··· EXTRACT

Counting number of bits: How does this line work ? n=n&(n-1); [duplicate]

Asked 12/3, 2013 at 19:21 Answered 1/4, 2016 at 13:30

I need some explanation how this specific line works.
I know that this function counts the number of 1's bits, but how exactly this line clears the rightmost 1 bit?

int f(int n) {
    int c;
    for (c = 0; n != 0; ++c) 
        n = n & (n - 1);
    return c;
}

Can some explain it to me briefly or give some "proof"?

Sooksoon answered 12/3, 2013 at 19:21 Comment(5)

Think about long subtraction and "borrowing". – Fields 12/3, 2013 at 19:24

It clears the rightmost bit because the rightmost bit of n - 1 is never the same as n. – Waggish 12/3, 2013 at 19:24

Kernighan's bit-count trick! – Dune 8/4, 2013 at 14:48

Bit twiddling tricks generally should be done with unsigned types in case your machine doesn't use two's complement for signed types (or in case the compiler tries to do some clever optimization based on the knowledge that the standard doesn't require two's complement for signed types). – Dru 1/4, 2015 at 17:20

This question asks about n = n & (n - 1), in other words n &= (n-1). The suggested "answered" question asked for something else, as said in its title: what does n & (n-1) do. The purpose of the former one is removing the rightmost value-1 bit, whereas the latter one is to check whether n is the power of 2. I can see the point that the two expressions look similar and their truth tables are the same, but these two questions, and therefore answers, are undoubtedly different – Laundes 12/12, 2017 at 22:48

Any unsigned integer 'n' will have the following last k digits: One followed by (k-1) zeroes: 100...0 Note that k can be 1 in which case there are no zeroes.

······

▶ [PROMPT A] In the records, turn the lines from the one containing "Starting from farthest, how would you order" up to and including the one containing "through to nearest?" into a numbered list, skipping any blank lines.

··· SUPPLIED RECORDS

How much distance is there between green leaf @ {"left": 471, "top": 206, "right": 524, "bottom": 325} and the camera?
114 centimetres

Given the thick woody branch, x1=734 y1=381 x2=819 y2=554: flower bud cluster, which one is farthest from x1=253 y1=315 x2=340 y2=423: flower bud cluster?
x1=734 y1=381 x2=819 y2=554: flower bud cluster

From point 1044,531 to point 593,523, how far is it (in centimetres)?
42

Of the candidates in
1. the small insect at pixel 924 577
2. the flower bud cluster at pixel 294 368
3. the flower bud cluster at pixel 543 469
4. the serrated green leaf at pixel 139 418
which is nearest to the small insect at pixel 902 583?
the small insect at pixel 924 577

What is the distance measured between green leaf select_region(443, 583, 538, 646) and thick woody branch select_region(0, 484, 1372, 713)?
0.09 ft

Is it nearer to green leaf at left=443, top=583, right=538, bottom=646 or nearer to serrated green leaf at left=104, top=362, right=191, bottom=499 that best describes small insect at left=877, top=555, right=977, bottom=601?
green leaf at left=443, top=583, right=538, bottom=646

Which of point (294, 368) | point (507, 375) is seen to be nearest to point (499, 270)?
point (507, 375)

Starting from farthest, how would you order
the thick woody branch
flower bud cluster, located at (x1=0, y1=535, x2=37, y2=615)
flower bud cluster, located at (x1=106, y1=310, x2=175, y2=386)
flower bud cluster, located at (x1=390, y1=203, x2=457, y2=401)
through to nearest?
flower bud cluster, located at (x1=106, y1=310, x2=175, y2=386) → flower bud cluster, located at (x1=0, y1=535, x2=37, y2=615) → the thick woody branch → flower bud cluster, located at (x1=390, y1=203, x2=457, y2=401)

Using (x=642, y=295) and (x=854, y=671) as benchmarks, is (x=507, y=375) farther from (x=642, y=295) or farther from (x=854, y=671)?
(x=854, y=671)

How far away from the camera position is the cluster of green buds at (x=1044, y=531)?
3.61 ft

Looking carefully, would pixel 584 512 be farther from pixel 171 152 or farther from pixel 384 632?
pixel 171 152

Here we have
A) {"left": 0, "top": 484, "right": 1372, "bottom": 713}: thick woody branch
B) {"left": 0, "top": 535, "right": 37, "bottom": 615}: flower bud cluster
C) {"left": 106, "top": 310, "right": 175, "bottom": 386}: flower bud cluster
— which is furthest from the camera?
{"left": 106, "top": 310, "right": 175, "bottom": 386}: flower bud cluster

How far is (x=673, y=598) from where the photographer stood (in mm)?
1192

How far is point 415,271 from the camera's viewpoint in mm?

······

▶ [PROMPT B] In the bit-counting thread, what kind of types does one comment say bit twiddling tricks should generally be done with?

▶ [COMPLETE OUTPUT A]
1. Starting from farthest, how would you order
2. the thick woody branch
3. flower bud cluster, located at (x1=0, y1=535, x2=37, y2=615)
4. flower bud cluster, located at (x1=106, y1=310, x2=175, y2=386)
5. flower bud cluster, located at (x1=390, y1=203, x2=457, y2=401)
6. through to nearest?

▶ [COMPLETE OUTPUT B] Unsigned types.